La fusion des instances a concentré davantage de missions sur un nombre d’élus parfois identique ou même réduit. Un élu CSE doit aujourd’hui traiter des sujets économiques (ancienne compétence CE), des questions de santé et sécurité (ancienne compétence CHSCT) et des réclamations individuelles (ancienne compétence DP). Cette polyvalence exige une montée en compétences significative.

La limitation à trois mandats, introduite en 2017 pour éviter la “professionnalisation” du mandat, a été supprimée en octobre 2025 par la loi Seniors. Les élus peuvent désormais se représenter sans restriction de nombre de mandats — un retour partiel à la logique antérieure à la réforme.

Le CE peut-il encore être mentionné dans les documents de l’entreprise ?

Non. Le CE est une instance qui n’existe plus. Tout document interne (règlement intérieur, accord d’entreprise, fiche de paie, affichage) qui mentionne encore le “Comité d’Entreprise” doit être mis à jour pour référencer le CSE. Cette mise à jour n’est pas qu’une formalité : en cas de litige, un document mentionnant une instance inexistante peut être contesté.

Pour une vision complète du fonctionnement du CSE tel qu’il existe aujourd’hui, consultez notre guide complet sur le CSE.

Questions fréquentes sur la différence entre CE et CSE

Le CE existe-t-il encore en France ?

Non. Le Comité d’Entreprise a été supprimé par les ordonnances du 22 septembre 2017. Il a été remplacé par le CSE (Comité Social et Économique) dans toutes les entreprises. Cette transition était obligatoire au plus tard le 1er janvier 2020. Il ne subsiste aucun CE légalement en France depuis cette date.

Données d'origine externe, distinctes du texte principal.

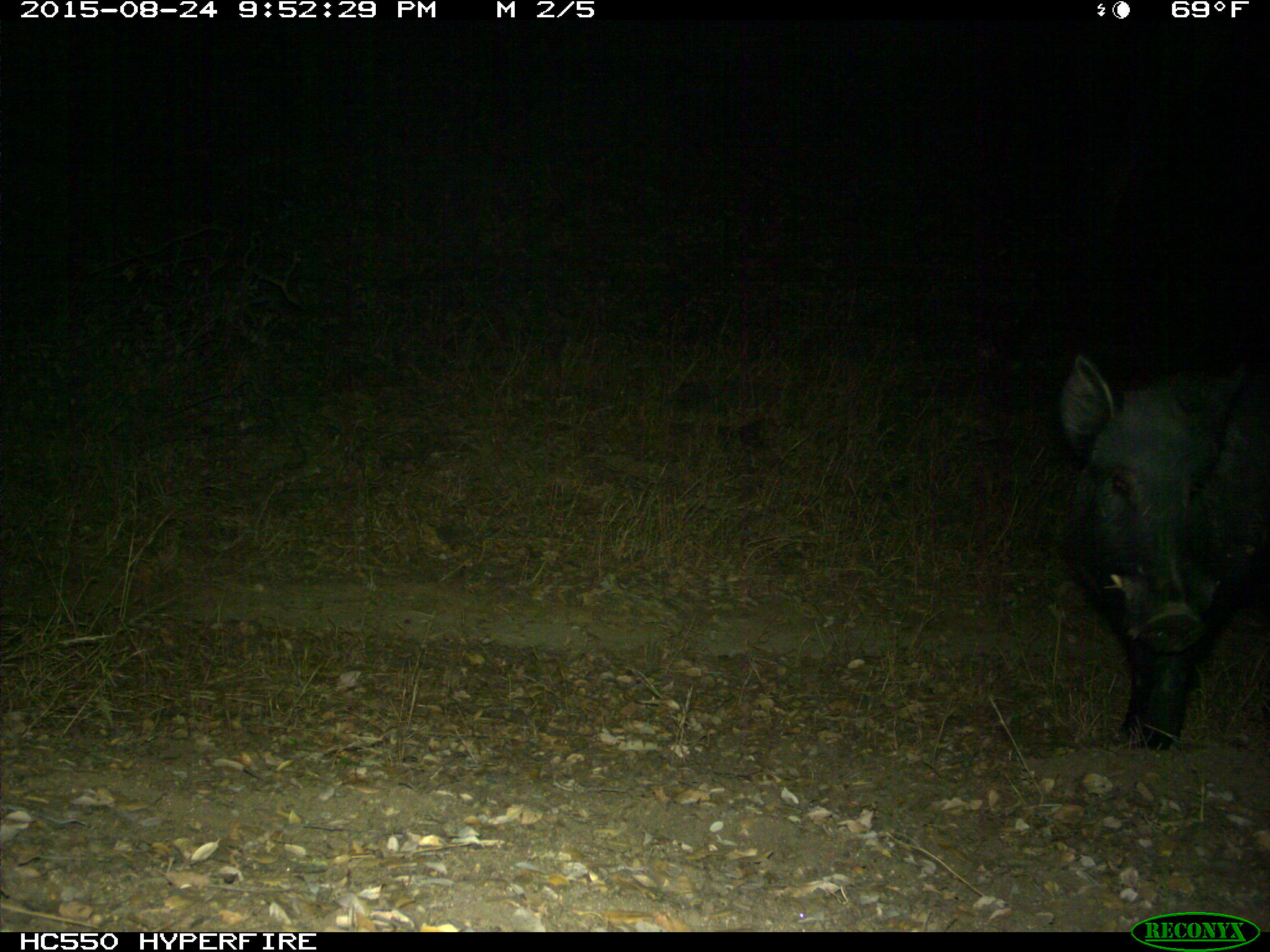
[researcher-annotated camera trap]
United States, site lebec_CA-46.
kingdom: Animalia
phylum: Chordata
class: Mammalia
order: Artiodactyla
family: Suidae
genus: Sus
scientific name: Sus scrofa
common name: wild boar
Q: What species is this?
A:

Les avantages du CSE sont-ils les mêmes que ceux du CE ?

Sur le fond, oui. Le budget des activités sociales et culturelles (ASC) fonctionne de la même façon — il finance les mêmes types d’avantages (billetterie, chèques cadeaux, loisirs, aides familiales). Les règles d’exonération URSSAF sont identiques. Ce qui peut différer, c’est le montant disponible selon la politique de l’employeur et la convention collective applicable.

Qu’est-il arrivé au CHSCT lors de la création du CSE ?

Le CHSCT (Comité d’Hygiène, de Sécurité et des Conditions de Travail) a été dissous et ses attributions intégrées au CSE. Dans les entreprises de 300 salariés et plus, une commission dédiée — la CSSCT (Commission Santé, Sécurité et Conditions de Travail) — est obligatoire pour prendre en charge ces missions spécifiques. En dessous de ce seuil, le CSE plein exerce ces attributions directement.

Pourquoi beaucoup de salariés parlent encore de leur “CE” ?

Par habitude et parce que l’acronyme CE reste ancré dans le vocabulaire courant. La fusion a eu lieu en 2017-2020, mais la communication interne n’a pas toujours suivi le rythme légal. Beaucoup d’entreprises ont mis plusieurs années à mettre à jour leurs panneaux d’affichage, leurs intranets et leurs documents RH. En pratique, quand un salarié dit “mon CE”, il désigne dans tous les cas son CSE.